Partly this is because the judges, the police chiefs, the military top brass and the secret service chiefs all come from the same background as the people who run the top firms.
They are allowed to share some of the wealth of the system and they all maintain close connections. These people represent the core of the state machine. They will stop at nothing to preserve their power.
Where does parliament fit into this? Parliament does not control these
unelected officials, who often pursue their own anti-democratic agendas and have a big effect on government.
In the past representatives of the ruling class used to go to London to argue among themselves, and with the monarch.
Politicians were the members of the classes they represented.
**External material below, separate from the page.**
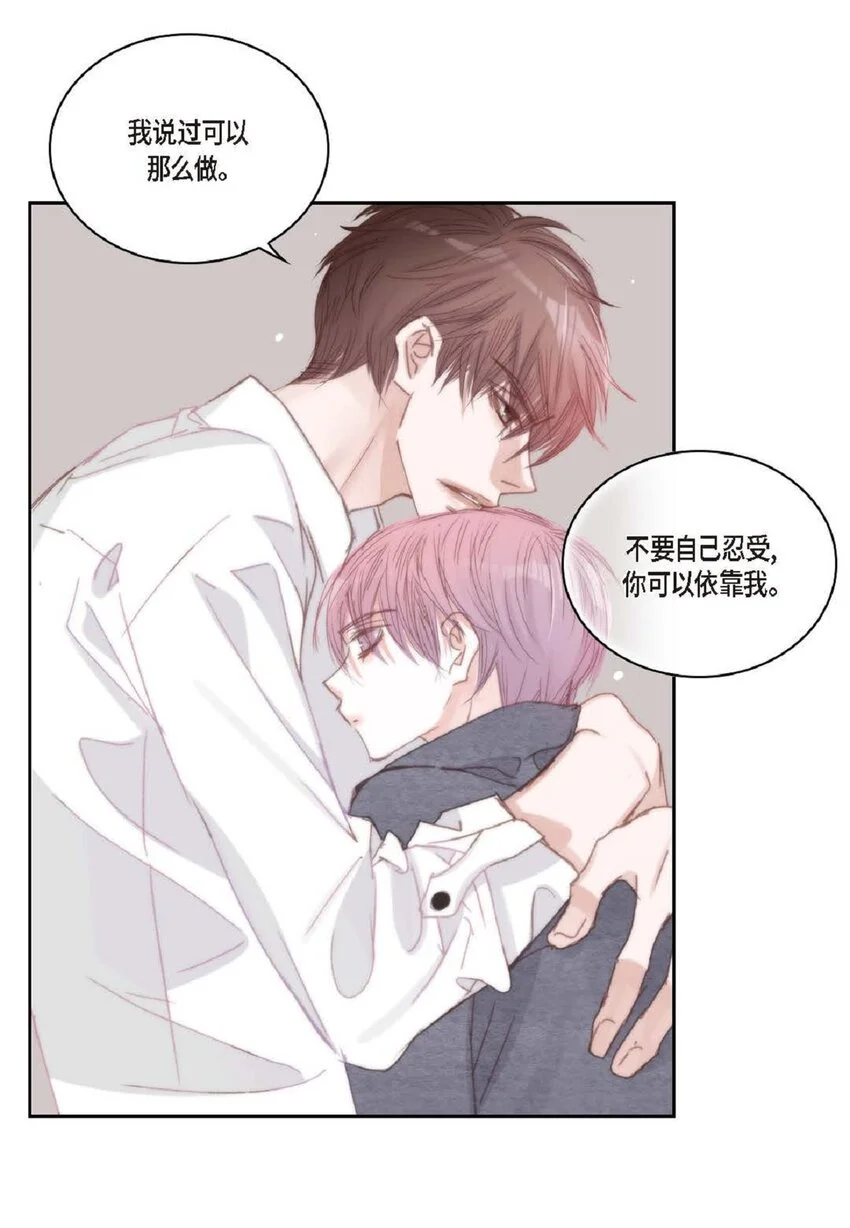68 你有女朋友了？ 第57页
As other classes developed their own interests, they too engaged in politics.
During the 19th century, politics became the sphere of the professional politician rather than the factory or the landowner.
Even the great democratic surge of the 19th and early 20th century was contained by channelling it into the structures of the system.
The state is the instrument by which the wealthy rule. But it is not necessary for its members to be present at all the meetings.
Wealthy individuals and corporations no longer need direct representatives in parliament or government to safeguard their interests. There are still a few rich men in parliament, and some old money persists – such as moat-owning Douglas Hogg.
But most of the time the rich and multinational firms can rely on lobbyists and pressure groups to push their cases for reduced taxation, regulation or increased attacks on the poor.
This process has seen an enthusiastic acceleration under Labour, which has embraced neoliberalism.
In recent years big business has attempted to make the government the direct servant of its immediate needs. We can see this most starkly when companies get into trouble and then demand that the government bails them out.
But it is also there in the background with corporations asserting their control over the state. Thousands of private sector lobbyists swarm around Westminster jostling for access and influence.
History shows us that parties that people elect to shift power away from the minority to the majority invariably end up administering the system that they had hoped to change.
There is another reason why parliamentary institutions do not allow change.
We elect our MPs once every four of five years, with no control over them between elections and with no means of holding them to account.
Workers vote as atomised constituents, allowing them to be influenced by the propaganda of the corporate media and the state. Our power lies in our collective strength in the workplace, where we can resist the diktats of the bosses.
Under capitalism, real power is concentrated beyond our reach – at the heart of the state and the corporations.
After over 100 years of Labour politicians sitting at the ruling class’s administrative trough and failing to change the system in workers’ interests, its time we looked elsewhere to get real democracy.